Richard Dawkins, The Selfish Gene, 1976

Yet Dawkins is not happy with the determinism his theory entails:

We, alone on earth, can rebel against the tyranny of the selfish replicators…Let us try to teach generosity and altruism, because we are born selfish.

The word ‘try’ in that last sentence is telling. He desparately wants to believe we are not robots, but his theory denies him.

The (apparent) design of the universe needs explanation

August 6, 2009

The computer on which I am writing these words has an information storage capacity of about 64 kilobytes… The computer was consciously designed and deliberately manufactured. The brain with which you are understanding my words is an array of some ten million kiloneurons. Many of these billions of nerve cells have each more than a thousand “electric wires” connecting them to other neurons. Moreover, at the molecular genetic level, every single one of more than a trillion cells in the body contains about a thousand times as much precisely-coded digital information as my entire computer. The complexity of living organisms is matched by the elegant efficiency of their apparent design. If anyone doesn’t agree that this amount of complex design cries out for an explanation, I give up.

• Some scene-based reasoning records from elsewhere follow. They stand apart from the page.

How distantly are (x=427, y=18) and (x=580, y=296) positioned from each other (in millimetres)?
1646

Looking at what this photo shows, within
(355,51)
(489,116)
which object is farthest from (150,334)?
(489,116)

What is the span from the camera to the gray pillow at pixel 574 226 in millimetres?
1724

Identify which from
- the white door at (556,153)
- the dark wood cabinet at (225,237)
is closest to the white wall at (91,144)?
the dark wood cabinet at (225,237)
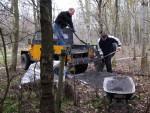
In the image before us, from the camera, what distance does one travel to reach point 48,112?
5.80 metres

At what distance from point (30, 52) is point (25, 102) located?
7.95 m

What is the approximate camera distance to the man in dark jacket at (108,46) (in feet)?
45.8

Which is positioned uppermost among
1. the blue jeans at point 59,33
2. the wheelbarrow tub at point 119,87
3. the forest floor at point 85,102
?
the blue jeans at point 59,33

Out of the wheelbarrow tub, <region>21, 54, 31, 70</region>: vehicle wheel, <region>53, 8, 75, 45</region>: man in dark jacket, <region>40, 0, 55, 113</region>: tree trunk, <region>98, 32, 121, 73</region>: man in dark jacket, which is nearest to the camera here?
<region>40, 0, 55, 113</region>: tree trunk

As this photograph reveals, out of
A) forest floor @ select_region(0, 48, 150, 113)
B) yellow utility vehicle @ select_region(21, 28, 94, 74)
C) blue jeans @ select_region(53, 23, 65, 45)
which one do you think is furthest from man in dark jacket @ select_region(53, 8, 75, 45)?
forest floor @ select_region(0, 48, 150, 113)

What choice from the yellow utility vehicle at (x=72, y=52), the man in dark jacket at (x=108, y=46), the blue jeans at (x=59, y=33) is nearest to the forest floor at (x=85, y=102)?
the yellow utility vehicle at (x=72, y=52)

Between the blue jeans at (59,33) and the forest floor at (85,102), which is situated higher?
the blue jeans at (59,33)

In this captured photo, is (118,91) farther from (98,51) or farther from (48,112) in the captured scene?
(98,51)

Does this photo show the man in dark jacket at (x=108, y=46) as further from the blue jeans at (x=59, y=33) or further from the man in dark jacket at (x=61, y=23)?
the blue jeans at (x=59, y=33)

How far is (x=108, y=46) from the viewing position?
1412cm

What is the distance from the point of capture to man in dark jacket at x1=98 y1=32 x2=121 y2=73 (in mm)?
13945

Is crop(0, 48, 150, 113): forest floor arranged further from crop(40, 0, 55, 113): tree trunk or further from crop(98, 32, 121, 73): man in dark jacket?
crop(98, 32, 121, 73): man in dark jacket

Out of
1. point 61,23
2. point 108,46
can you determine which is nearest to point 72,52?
point 61,23

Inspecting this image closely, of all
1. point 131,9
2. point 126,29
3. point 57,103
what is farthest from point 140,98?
point 126,29
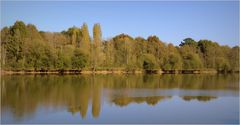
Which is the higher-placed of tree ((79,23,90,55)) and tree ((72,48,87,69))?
tree ((79,23,90,55))

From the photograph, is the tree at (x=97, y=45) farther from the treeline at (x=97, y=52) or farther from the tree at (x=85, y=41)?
the tree at (x=85, y=41)

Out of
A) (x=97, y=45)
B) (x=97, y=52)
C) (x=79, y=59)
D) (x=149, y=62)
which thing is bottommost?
(x=149, y=62)

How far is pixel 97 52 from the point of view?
149 feet

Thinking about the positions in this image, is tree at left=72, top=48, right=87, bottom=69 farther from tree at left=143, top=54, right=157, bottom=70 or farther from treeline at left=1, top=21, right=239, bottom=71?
tree at left=143, top=54, right=157, bottom=70

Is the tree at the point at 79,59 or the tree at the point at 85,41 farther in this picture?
the tree at the point at 85,41

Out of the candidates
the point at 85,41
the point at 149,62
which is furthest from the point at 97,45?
the point at 149,62

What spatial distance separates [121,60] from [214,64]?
1715cm

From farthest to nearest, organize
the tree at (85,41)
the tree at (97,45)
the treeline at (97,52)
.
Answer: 1. the tree at (97,45)
2. the tree at (85,41)
3. the treeline at (97,52)

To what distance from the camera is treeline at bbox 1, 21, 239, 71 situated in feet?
134

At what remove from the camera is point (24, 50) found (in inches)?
1608

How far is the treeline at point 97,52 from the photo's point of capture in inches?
1613

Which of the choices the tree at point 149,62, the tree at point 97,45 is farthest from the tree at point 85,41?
the tree at point 149,62

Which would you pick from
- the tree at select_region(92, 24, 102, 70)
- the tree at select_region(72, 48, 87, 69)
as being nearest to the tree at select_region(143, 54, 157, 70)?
the tree at select_region(92, 24, 102, 70)

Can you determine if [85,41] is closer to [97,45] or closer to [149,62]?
[97,45]
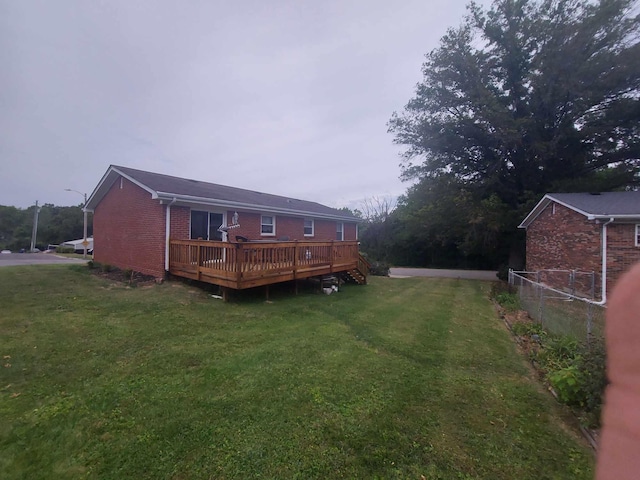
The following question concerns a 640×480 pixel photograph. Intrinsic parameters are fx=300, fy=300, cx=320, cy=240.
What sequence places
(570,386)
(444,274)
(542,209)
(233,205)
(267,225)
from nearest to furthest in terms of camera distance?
(570,386), (233,205), (267,225), (542,209), (444,274)

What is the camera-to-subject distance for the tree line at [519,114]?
1519cm

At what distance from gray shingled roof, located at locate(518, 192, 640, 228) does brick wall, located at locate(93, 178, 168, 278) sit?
49.8ft

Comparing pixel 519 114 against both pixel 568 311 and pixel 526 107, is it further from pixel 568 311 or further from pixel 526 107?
pixel 568 311

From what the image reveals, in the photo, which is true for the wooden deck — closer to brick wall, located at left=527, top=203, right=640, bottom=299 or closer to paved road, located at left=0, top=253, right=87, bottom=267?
brick wall, located at left=527, top=203, right=640, bottom=299

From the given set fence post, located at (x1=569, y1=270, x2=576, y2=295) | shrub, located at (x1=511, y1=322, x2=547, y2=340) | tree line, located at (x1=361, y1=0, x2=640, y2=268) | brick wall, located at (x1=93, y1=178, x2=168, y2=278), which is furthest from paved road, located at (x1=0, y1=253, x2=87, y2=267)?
fence post, located at (x1=569, y1=270, x2=576, y2=295)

Richard Dawkins, The Blind Watchmaker, Preface, xiii

Mr Dawkins, of course, proceeds to claim that the design is apparent, not real. It is a trick that fools and theists fall for.

Atheism – the threat to freedom

October 8, 2008

“Faith is one of the world’s great evils, comparable to

the smallpox virus but harder to eradicate,” writes Richard

Dawkins, author of The God Delusion. “Religion is capable of

driving people to such dangerous folly that faith seems to me to

qualify as a kind of mental illness.”

Presumably he’d have believers in mental institutions like the Soviets…

According to Sam Harris, author of The End of Faith, religion is so

bad it should be eradicated just like slavery was eradicated: “I

would be the first to admit that the prospects for eradicating

religion in our time do not seem good. Still the same could have been

said about efforts to abolish slavery at the end of the eighteenth

century.”

And if Harris had power, how would he seek to ‘eradicate’ faith? I shudder to wonder.